**ORDEM DE TRABALHO 1:** Na crítica ao álbum dos XTC, quem produziu “Skylarking”?
**ORDEM DE TRABALHO 2:** Indique se cada afirmação concorda com a crítica ao álbum dos XTC, com sim ou não e as palavras do texto que o decidem: (a) Os XTC gravaram para a Virgin durante mais de 20 anos. (b) Dave Gregory não participou nas gravações de “Apple Venus, Volume One”. (c) “Nonsuch” foi editado em 1995.
**ORDEM DE TRABALHO 3:** Por favor, prossiga a crítica ao álbum “Apple Venus, Volume One” dos XTC a partir da última frase apresentada.

12/12/2010

XTC - Apple Venus, Volume One

Sons

30 de Abril 1999
DISCOS – POP ROCK

O que se esconde na pena de um pavão

Libertos finalmente da Virgin, editor para a qual gravavam há mais de 20 anos mas com a qual entraram em diferendo depois da edição de “Nonsuch”, em 1992, os XTC regressaram para se cobrir de glória. “Apple Venus, Volume One” é o melhor álbum da banda, agora reduzida ao duo formado por Andy Partridge e Colin Moulding (embora Dave Gregory ainda tivesse participado nas gravações), desde “Skylarking”, produzido por Todd Rundgren e considerado o seu trabalho mais sofisticado.
Para os ouvidos é um manjar dos deuses. Andy Partridge assina aqui o seu diploma de herdeiro legítimo dos mestres sagrados da pop, enquanto arte de encantamento supremo: Paul McCartney, Ray Davies e Brian Wilson. Equipado com uma orquestra e com toda a artilharia sónica do estúdio e, sobretudo, a atravessar uma fase de inspiração como já não se via desde os magistrais “English Settlement” e “Mummer”, Partridge montou o seu palácio de ilusões com o requinte e o engenho de um artista renascentista, fazendo com que cada canção soe como uma entidade completa, carregada de cores e de sabores.

**DADOS ARMAZENADOS:**
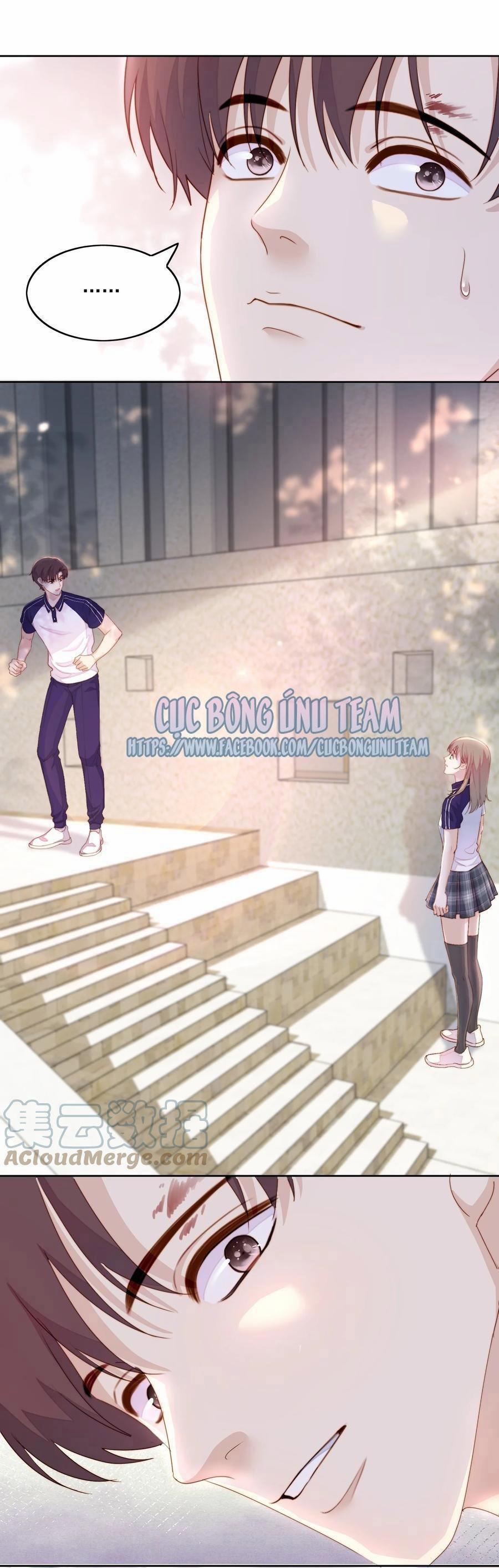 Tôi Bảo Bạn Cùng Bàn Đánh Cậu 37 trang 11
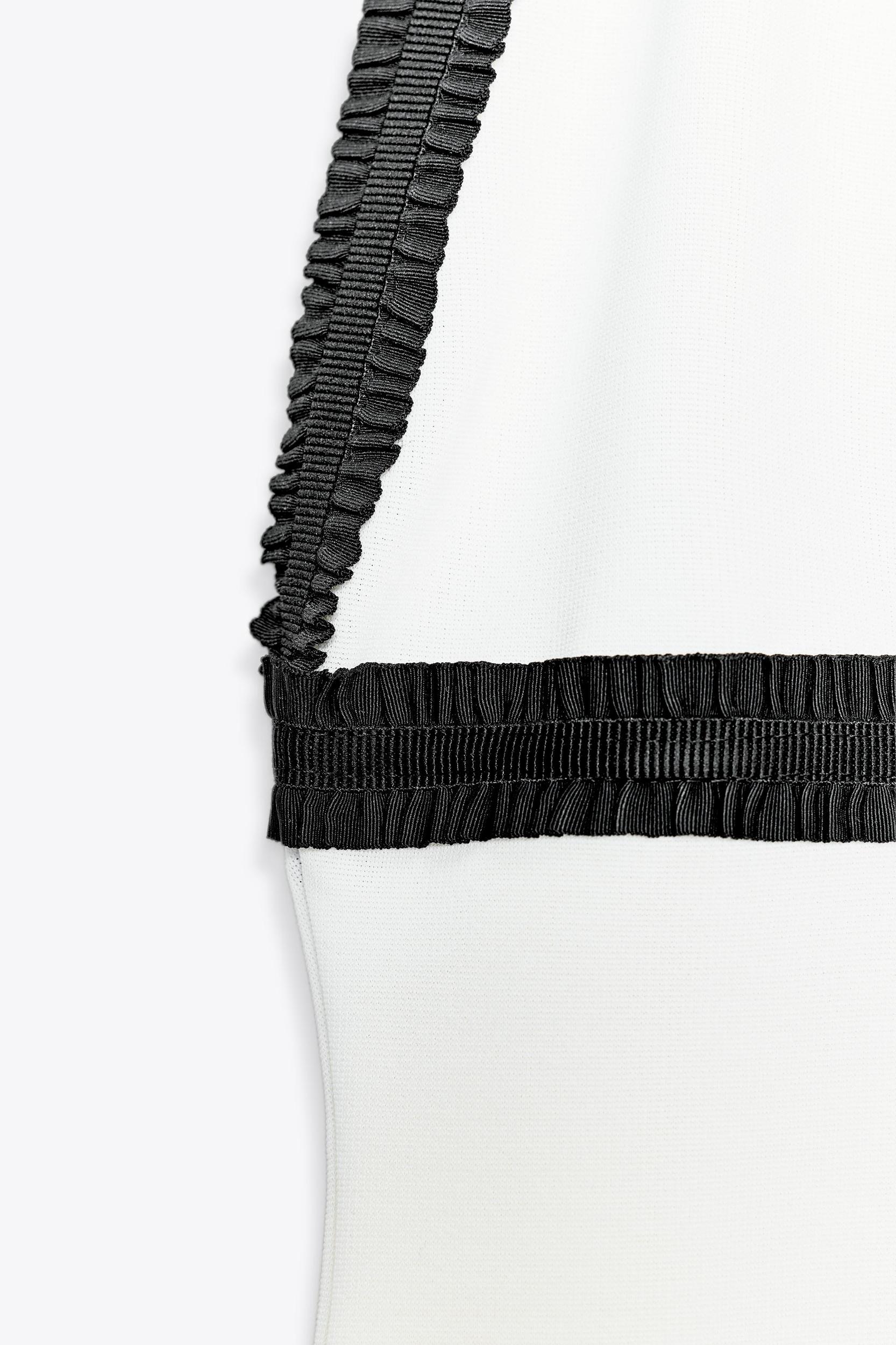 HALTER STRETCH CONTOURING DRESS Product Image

**RESPOSTA ESCRITA 1:** Todd Rundgren.

**RESPOSTA ESCRITA 2:**
(a) Sim: "editor para a qual gravavam há mais de 20 anos"
(b) Não: "embora Dave Gregory ainda tivesse participado nas gravações"
(c) Não: "depois da edição de “Nonsuch”, em 1992"

**RESPOSTA ESCRITA 3:**
O estúdio é usado como uma paleta, ou como um laboratório do alquimista, com o objectivo de descobrir e concretizar a quinta-essência da pop. Harmonias vocais intricadas e esculpidas até ao mais ínfimo detalhe, a par de orquestrações sumptuosas (que podem ir do pastoril ao épico, numa mesma canção) e de uma criatividade constante na procura de arranjos originais, tornam “Apple Venus, Volume One” numa catedral que se começa a admirar pelo lado de fora para, progressivamente, se deixar ver pelo interior, enquanto organização espacial e temporal de um entrançado de emoções e ambiguidades semânticas que a cada audição se vão organizando subjectivamente num “puzzle” de luxúria.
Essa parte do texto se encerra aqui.